#### PROBLEMA A
No trecho sobre incentivos fiscais e reforma tributária, qual é a data de divulgação do Convênio ICMS nº 178/2023 pelo Confaz?
#### PROBLEMA B
Redija a continuação do trecho sobre o Convênio ICMS nº 178/2023 e a Emenda Constitucional nº 132/2023, a partir da última frase apresentada.

#### TRECHO FORNECIDO
Recentemente, dois temas significativos avançaram, propondo alterações no sistema tributário nacional. As mudanças sugeridas por ambos podem ter impactos nos incentivos fiscais em diferentes fases, abrangendo desde os já em uso até as solicitações de novos incentivos e as negociações relacionadas a esses benefícios. Um deles é o Convênio ICMS nº 178/2023, divulgado pelo Conselho Nacional de Política Fazendária (Confaz) em 1º de dezembro de 2023, por meio de uma edição extra do Diário Oficial da União. O outro é a Emenda Constitucional nº 132/2023, decorrente da aprovação da PEC nº 45/2019, que busca promover a Reforma Tributária com o objetivo de simplificar a tributação sobre o consumo, de responsabilidade da União, estados e municípios.

[Dados de questões de raciocínio espacial]
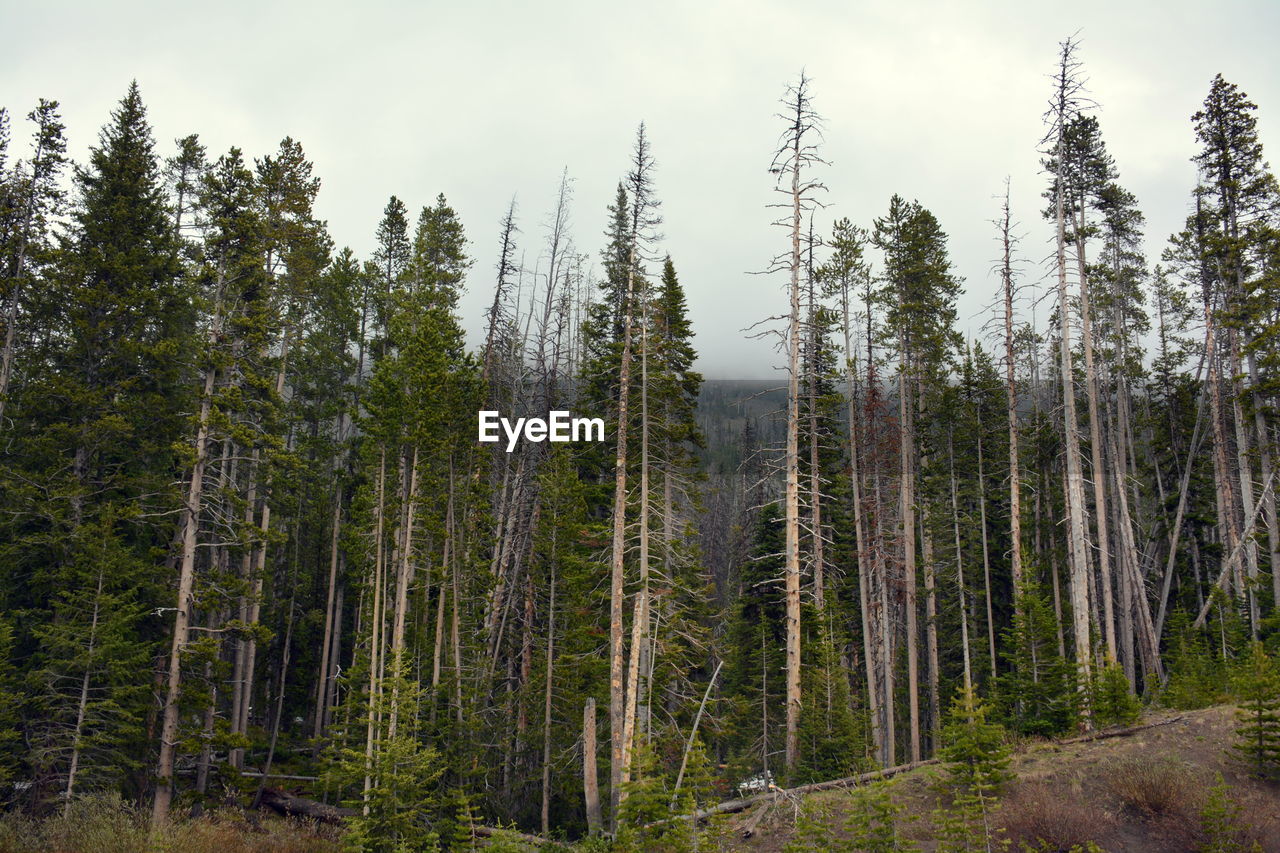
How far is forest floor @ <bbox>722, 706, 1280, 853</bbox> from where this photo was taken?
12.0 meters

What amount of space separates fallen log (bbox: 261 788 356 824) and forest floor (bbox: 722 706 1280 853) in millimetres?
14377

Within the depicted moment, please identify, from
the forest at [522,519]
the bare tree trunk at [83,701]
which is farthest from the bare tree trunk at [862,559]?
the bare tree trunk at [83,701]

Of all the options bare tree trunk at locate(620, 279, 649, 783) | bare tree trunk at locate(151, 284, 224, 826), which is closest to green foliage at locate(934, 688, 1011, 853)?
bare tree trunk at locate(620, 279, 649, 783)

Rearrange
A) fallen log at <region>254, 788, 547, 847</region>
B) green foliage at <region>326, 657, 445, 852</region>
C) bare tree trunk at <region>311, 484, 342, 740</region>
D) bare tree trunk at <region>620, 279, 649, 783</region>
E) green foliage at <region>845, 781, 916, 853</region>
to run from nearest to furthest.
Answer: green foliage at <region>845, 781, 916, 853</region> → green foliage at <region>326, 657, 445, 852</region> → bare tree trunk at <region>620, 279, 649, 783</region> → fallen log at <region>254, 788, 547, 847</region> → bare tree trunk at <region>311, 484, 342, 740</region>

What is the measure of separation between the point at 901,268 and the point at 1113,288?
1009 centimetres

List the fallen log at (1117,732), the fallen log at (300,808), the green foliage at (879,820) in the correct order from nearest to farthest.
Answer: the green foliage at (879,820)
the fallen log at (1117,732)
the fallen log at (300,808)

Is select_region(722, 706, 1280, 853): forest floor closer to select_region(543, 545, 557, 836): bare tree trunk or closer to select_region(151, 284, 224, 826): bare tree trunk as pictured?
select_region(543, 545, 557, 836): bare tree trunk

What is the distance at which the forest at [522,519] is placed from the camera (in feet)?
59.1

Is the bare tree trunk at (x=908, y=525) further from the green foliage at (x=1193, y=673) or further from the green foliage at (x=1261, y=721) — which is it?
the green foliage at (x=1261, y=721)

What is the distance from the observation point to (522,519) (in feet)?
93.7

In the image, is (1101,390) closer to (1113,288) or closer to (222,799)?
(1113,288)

* * *

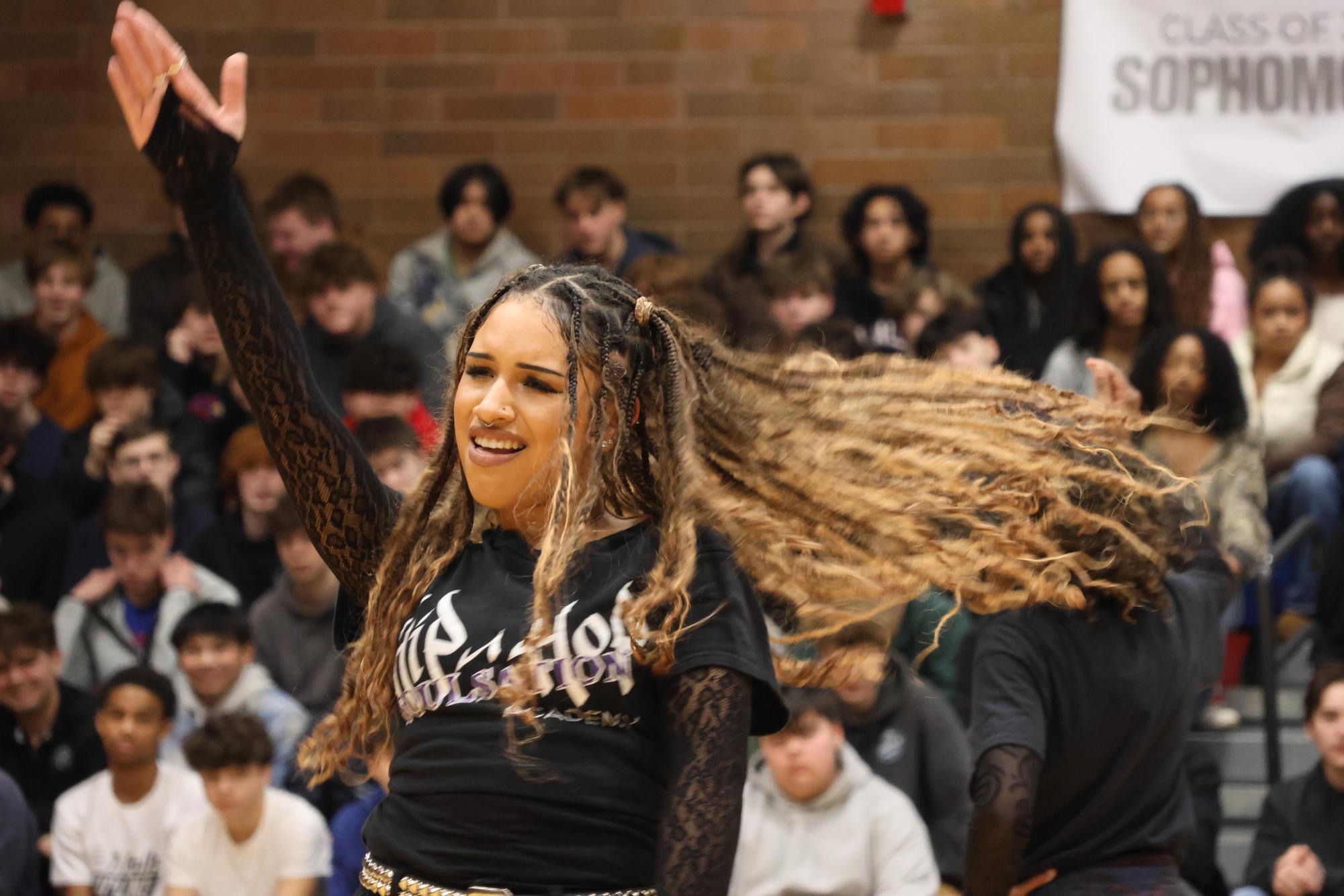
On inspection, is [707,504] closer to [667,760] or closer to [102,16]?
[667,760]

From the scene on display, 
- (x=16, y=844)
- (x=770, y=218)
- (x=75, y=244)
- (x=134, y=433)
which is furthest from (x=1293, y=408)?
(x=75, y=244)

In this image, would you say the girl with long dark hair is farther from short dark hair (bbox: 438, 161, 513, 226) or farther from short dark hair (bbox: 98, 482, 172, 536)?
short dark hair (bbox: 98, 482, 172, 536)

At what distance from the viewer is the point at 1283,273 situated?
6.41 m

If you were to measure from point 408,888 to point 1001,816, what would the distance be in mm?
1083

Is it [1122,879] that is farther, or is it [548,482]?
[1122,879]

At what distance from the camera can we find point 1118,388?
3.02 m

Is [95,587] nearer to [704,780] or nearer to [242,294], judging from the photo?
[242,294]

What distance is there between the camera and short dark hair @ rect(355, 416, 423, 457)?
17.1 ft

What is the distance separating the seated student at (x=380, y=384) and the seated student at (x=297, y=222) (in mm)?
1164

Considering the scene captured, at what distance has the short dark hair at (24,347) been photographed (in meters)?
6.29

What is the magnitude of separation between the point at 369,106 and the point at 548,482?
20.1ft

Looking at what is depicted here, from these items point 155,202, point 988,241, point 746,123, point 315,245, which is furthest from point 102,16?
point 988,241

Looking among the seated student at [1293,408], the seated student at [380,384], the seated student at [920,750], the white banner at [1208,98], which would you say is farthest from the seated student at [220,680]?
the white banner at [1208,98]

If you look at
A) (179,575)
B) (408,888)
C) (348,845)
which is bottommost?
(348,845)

---

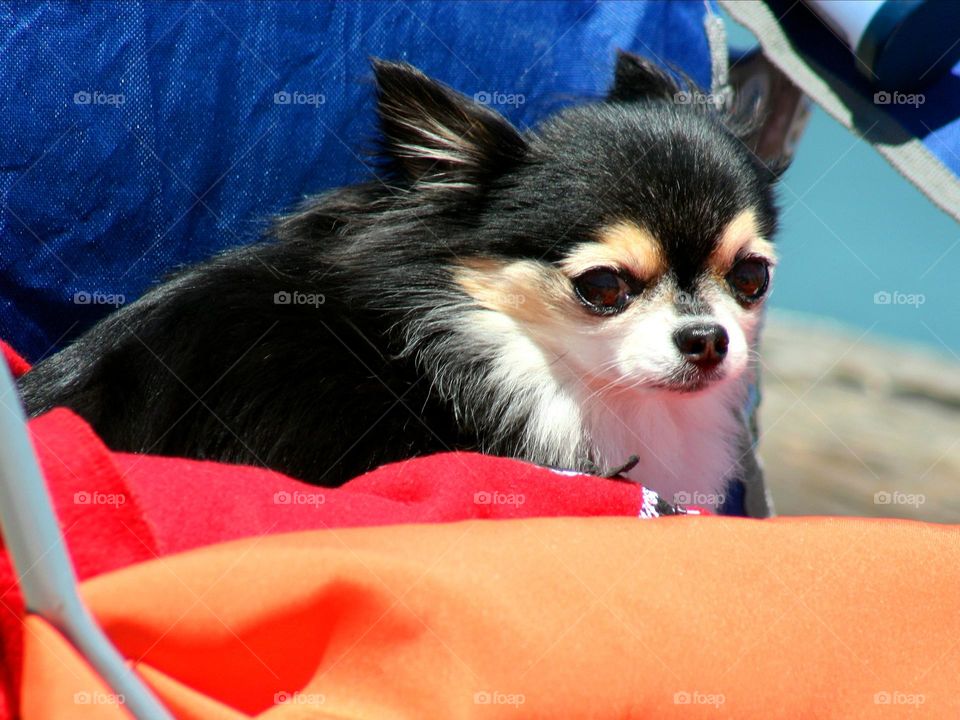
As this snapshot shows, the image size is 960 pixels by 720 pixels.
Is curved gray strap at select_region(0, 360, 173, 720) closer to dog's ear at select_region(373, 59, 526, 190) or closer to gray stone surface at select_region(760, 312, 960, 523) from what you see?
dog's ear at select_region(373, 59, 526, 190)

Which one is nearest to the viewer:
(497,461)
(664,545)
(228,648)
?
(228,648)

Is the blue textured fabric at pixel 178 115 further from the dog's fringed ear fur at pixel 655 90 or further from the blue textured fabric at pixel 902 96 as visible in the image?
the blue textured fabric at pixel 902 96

#### RESPOSTA ESPERADA A
1º de dezembro de 2023.

#### RESPOSTA ESPERADA B
O convênio regulamenta novamente a transferência interestadual de mercadorias entre estabelecimentos do mesmo titular. Vale destacar que a divulgação desse convênio decorre da decisão proferida pelo Supremo Tribunal Federal (STF) na Ação Declaratória de Constitucionalidade nº 49 (ADC 49) em 2021. Naquela ocasião, o Tribunal considerou inconstitucionais os dispositivos que previam a incidência do ICMS (Imposto sobre Circulação de Mercadorias e Serviços) na transferência de mercadorias entre estabelecimentos do mesmo contribuinte. O Convênio ICMS nº 178/2023 apresenta uma redação semelhante ao seu antecessor, o ICMS nº 174/2023, que foi rejeitado pela falta de ratificação do Poder Executivo do Rio de Janeiro, que não concordava com a obrigatoriedade da transferência dos créditos de ICMS. No entanto, o texto atual mantém a disposição de tornar obrigatória a transferência de crédito de ICMS em remessas interestaduais, tendo sido modificado apenas a referência da base legal contida no preâmbulo.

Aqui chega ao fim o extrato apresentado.